A lower-than-expected fall in retail sales and news the weak pound is set to boost profits by £40 million more than previously expected sends shares in luxury fashion retailer Burberry (BRBY) 4.4% higher to £12.56.
Like-for-like retail sales in the first quarter to 30 June dipped 3% to £423 million, when compared to the same period a year ago.
This masked a mid-single digit rise in sales on the UK high street. The blame has been laid at the door of fewer tourists visiting Europe and a slowdown in China.
Online sales continued to grow in all its target regions, with almost 60% of traffic driven by mobile phones.
Digital sales will be core to its strategy going forward as will a focus on handbags.
The highlight for shareholders, however, is the potential currency gains this year.
A weaker pound resulting from June’s Brexit vote is set to swell pre-tax profits by £90 million in the year to 31 March 2017. This is up from the £50 million guidance set in April.
FX gains aside the core business has problems. First, the group is recovering from group pre-tax profit contracting by 29% in the year to 31 March 2016.
Now management has reaffirmed its cautious stance on wholesale revenue for the current financial year. With guidance for a 10% decline in the six months to 30 September.

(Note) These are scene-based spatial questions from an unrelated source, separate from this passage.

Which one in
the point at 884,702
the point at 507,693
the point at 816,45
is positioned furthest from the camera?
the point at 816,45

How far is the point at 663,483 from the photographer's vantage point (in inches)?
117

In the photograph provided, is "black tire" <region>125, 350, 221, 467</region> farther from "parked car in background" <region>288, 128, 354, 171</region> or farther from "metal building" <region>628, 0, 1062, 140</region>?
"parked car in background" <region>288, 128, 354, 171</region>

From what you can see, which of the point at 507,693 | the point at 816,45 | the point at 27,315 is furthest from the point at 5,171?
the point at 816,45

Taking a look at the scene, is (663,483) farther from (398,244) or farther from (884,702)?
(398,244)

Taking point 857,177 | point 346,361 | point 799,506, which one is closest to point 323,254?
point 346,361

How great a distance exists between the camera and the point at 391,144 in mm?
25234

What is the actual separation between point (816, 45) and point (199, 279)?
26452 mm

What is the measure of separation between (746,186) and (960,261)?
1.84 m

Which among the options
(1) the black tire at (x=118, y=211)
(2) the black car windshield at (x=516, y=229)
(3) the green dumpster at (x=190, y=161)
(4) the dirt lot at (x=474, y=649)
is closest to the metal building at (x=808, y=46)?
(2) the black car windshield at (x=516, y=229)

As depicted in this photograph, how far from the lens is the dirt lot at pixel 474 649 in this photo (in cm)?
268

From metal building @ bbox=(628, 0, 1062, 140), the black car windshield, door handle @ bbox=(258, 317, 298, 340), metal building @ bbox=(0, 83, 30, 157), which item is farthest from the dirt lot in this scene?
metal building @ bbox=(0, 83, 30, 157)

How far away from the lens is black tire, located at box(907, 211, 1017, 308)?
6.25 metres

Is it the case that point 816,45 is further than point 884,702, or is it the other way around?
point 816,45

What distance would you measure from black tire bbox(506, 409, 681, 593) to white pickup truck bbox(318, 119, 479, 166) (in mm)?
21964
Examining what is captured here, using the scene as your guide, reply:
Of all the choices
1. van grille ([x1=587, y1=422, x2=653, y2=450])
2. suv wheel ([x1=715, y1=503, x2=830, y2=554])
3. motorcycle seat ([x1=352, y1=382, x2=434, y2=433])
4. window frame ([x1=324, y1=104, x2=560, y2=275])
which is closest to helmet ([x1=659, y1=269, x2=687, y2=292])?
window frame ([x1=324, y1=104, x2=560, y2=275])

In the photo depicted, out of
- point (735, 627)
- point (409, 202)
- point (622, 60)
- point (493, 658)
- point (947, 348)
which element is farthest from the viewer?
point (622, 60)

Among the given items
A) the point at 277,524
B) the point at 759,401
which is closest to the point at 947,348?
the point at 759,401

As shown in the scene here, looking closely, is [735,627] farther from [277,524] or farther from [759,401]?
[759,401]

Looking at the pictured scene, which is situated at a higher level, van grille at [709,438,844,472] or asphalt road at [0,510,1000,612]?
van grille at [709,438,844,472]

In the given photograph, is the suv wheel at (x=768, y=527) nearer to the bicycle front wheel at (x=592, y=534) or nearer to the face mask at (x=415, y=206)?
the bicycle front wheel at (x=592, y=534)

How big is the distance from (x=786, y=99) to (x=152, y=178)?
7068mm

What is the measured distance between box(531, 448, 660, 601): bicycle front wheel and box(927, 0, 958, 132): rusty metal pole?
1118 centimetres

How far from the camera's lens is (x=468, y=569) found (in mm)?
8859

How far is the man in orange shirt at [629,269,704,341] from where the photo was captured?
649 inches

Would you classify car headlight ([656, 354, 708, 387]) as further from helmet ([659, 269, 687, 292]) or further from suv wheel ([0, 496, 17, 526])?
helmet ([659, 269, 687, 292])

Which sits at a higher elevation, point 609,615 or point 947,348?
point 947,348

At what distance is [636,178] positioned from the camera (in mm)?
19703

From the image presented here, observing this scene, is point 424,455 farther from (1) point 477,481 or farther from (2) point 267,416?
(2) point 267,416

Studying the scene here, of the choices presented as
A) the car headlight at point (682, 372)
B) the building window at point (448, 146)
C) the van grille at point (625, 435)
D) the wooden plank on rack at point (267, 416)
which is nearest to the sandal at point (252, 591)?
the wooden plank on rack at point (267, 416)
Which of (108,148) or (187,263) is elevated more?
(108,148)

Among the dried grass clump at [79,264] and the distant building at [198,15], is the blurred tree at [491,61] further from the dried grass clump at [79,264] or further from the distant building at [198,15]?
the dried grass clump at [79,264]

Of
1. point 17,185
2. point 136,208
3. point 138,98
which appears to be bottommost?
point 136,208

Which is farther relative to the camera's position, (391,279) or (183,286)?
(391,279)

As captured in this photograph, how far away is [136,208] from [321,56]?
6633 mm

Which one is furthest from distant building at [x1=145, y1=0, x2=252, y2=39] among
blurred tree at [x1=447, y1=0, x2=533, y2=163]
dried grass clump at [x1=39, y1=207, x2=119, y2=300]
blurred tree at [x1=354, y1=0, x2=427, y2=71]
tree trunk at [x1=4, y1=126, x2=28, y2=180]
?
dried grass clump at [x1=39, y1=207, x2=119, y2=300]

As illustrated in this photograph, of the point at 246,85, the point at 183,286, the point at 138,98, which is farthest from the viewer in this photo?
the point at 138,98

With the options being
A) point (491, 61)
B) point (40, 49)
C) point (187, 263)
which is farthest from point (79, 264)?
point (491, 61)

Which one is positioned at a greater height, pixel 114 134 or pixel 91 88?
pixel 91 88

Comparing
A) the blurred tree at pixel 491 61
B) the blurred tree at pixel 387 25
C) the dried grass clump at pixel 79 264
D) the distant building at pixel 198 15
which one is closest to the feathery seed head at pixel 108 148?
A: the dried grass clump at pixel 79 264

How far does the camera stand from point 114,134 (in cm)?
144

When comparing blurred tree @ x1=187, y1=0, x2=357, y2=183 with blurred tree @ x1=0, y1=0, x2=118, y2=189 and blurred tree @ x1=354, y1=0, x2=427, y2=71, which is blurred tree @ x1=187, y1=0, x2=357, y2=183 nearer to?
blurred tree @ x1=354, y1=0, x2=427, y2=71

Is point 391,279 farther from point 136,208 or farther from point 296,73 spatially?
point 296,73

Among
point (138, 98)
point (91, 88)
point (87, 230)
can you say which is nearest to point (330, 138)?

This will give former Givenchy boss Marco Gobbetti plenty to think about when he replaces Christopher Bailey as chief executive next year.
Analysts at Swiss investment bank UBS believe the new appointment is positive for the business.
‘The market had been focused on Burberry making a senior appointment to drive the retail excellence programme.
‘We believe that the new CEO will spearhead this programme and we look forward to hearing how his previous experiences can be applied to Burberry’s aim to improve sales densities.’